Three fishermen are ready to push their traditional jangada into the waves to go on a fishing expedition at sunrise. Another one has just left.
Three fishermen are ready to push their traditional jangada into the waves to go on a fishing expedition at sunrise. Another one has just left.

Guajiru

Populated places in Ceará
4 min read

Radiocarbon dates from the sand around Guajiru reach back to 3460 BCE. Before the wind turbines arrived in the 2010s, the crews clearing dune tops for foundations kept stumbling across the evidence: prehistoric weapons, fishing tools, layers of ash from fires that people had kindled on this stretch of Ceara coast more than five thousand years ago. The village today holds 958 people. Almost 700 of them identify as pardo, Brazil's category for mixed ancestry, and many of them still make their living from the same Atlantic that fed the first people to camp on these dunes.
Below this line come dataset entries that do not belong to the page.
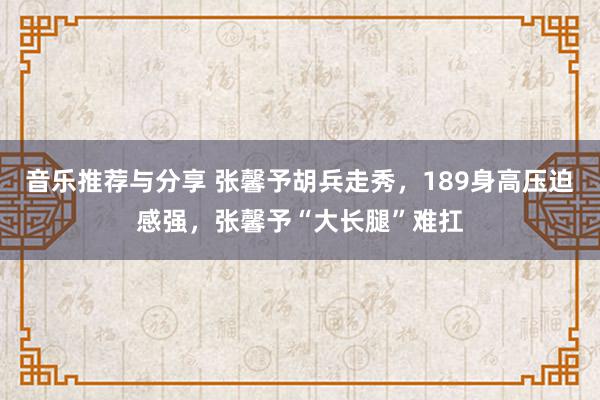 音乐推荐与分享 张馨予胡兵走秀，189身高压迫感强，张馨予“大长腿”难扛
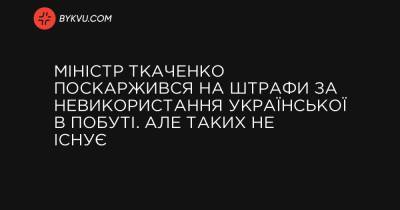 Міністр Ткаченко поскаржився на штрафи за невикористання української в побуті. Але таких не існує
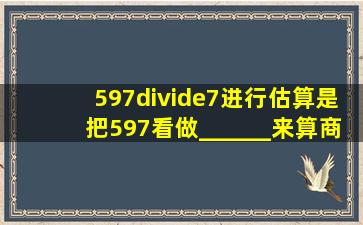 597÷7进行估算,是把597看做______来算,商大约是______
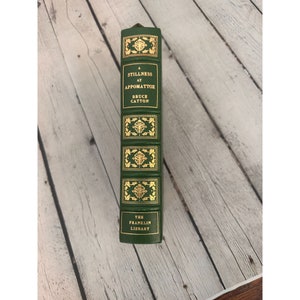 Franklin Library A Stillness At Appomattox by Bruce Catton Signed 1977 Limited Edition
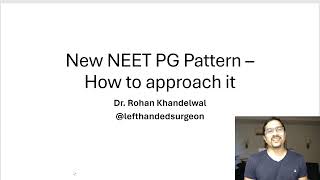 New NEET PG Pattern  How to approach it  Dr Rohan Khandelwal  neetpg neetss fmge [upl. by Tegan]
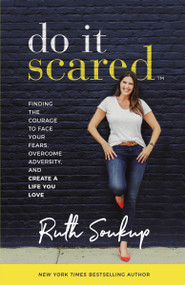 Do It Scared (Finding the Courage to Face Your Fears, Overcome Adversity, and Create a Life You Love) by Ruth Soukup, 9780310353812
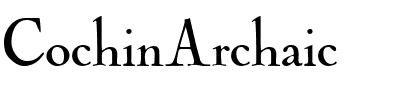 CochinArchaic Regular.ttf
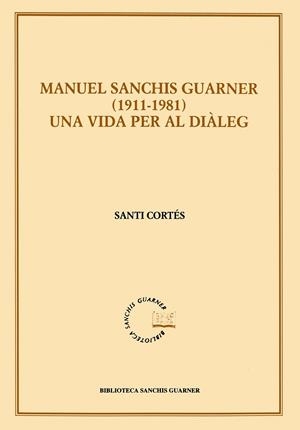 MANUEL SANCHIS GUARNER 1911-1981. UNA VIDA PER AL DIALEG | 9788484154136 | CORTES, SANTI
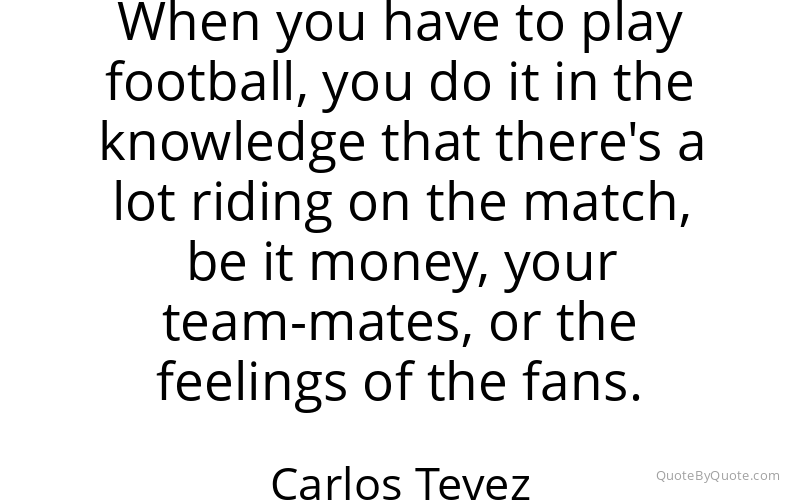 Preview image for this quote by Carlos Tevez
A Name That Points to a Tree

Guajiru is a Tupi word. It refers to a coco plum, a low-growing coastal shrub with small purple fruit that thrives in sandy soil and tolerates salt wind. The plant grows in abundance around the village, which is why the indigenous peoples who named the place chose that specific word. It is one of thousands of Tupi place-names that survive in Brazilian Portuguese, a reminder that the language map of the country was written in multiple hands before the current one became dominant. The Tremembe, the indigenous group whose territory historically stretched along the coastline between the Trairi and Mundau river estuaries, knew this part of the coast intimately, and they called the beach Flecheirinha, little arrow place, a diminutive of the nearby beach that still carries the longer form.

Retreat to the Dunes

When the Dutch pushed along the Ceara coast during their 17th-century incursions, the Tremembe made a decision that shaped generations: they moved inland. They withdrew from the beaches themselves and established settlements back in the dunes, Curimas among them, a few kilometers from Guajiru. They kept coming back to the coast to fish, using the old beach as work rather than residence. The village of Guajiru as it exists today was permanently resettled only toward the end of the 19th century and the beginning of the 20th. Until that resettlement, the coast was a place you went to for the day; the dunes were where you slept. Modern Guajiru residents still carry family ties to Curimas. Many of them own land in the strip between the two places, and the first road connecting the two was only built in 2021.

Jangadas at Dawn

Fishing is the economy of Guajiru. In 2009, 40 percent of the population depended directly on fishing for income, and 90 percent depended on it indirectly. The craft used is the jangada, a traditional wooden sailing raft that has defined the northeastern Brazilian coast for centuries: a small platform lashed over a few logs, a triangular sail, a crew of two or three. Jangadas leave before sunrise and come back loaded with whatever the night produced. Visitors staying nearby sometimes wake early just to watch a raft lean against the horizon and slide back toward shore on a breeze that has not yet strengthened. Every August, the village celebrates Our Lady of Navigators, the patron saint of fishermen, with a nine-day novena built around a chapel the community constructed itself in 1975.

The Chapel They Built Together

The chapel of Our Lady of Navigators is a small building, but it is a local institution. When Father Tomas and a neighbor called Zezeca proposed its construction in 1975, everyone in the community helped gather materials and raise the walls. It was refurbished dramatically between 2018 and 2021. Most Guajiru residents remain Catholic, but evangelical Christianity is growing here as it is across rural Brazil, a slow demographic shift that is reshaping weekend worship patterns in villages that were once unanimously Catholic. The chapel still anchors the August festival. Fishermen place models of their jangadas at the altar, a gesture that asks the patron saint to protect a way of making a living that has not changed fundamentally in a long time.

Winds, Tourists, and the Future of Small Places

Guajiru has something that the kitesurfing economy values highly: the same easterly trade winds that drive the turbines now drive the kites. Strong, stable, and reliable almost year-round, they make the beach an ideal training ground. Small pousadas and schools have arrived. Electricity reached the village only in the 1980s, and the first real road linking it to the outside world came in the 1990s. The changes that transformed Jericoacoara further along the coast are starting here more gently, and so far Guajiru has retained the scale that makes it feel like a village rather than a resort. The test for small coastal places is always whether the benefits of visitation reach the people whose ancestors fished these waters, or whether new arrivals simply replace them. In Guajiru, that question is still being answered.

From the Air

Guajiru sits at 3.24 degrees south, 39.24 degrees west on the coast of Ceara, Brazil, about 130 kilometers west of Fortaleza in the municipality of Trairi. Elevation is essentially sea level, with the surrounding dune fields rising to 30-50 meters. Best viewing altitude is 2,000-4,000 feet above ground for the village, the wind-turbine farm inland, and the jangada fleet on the beach. The nearest major airport is Pinto Martins International (SBFZ / FOR) at Fortaleza, roughly 80 nautical miles east. Constant easterly trade winds year-round with strongest conditions from July through December.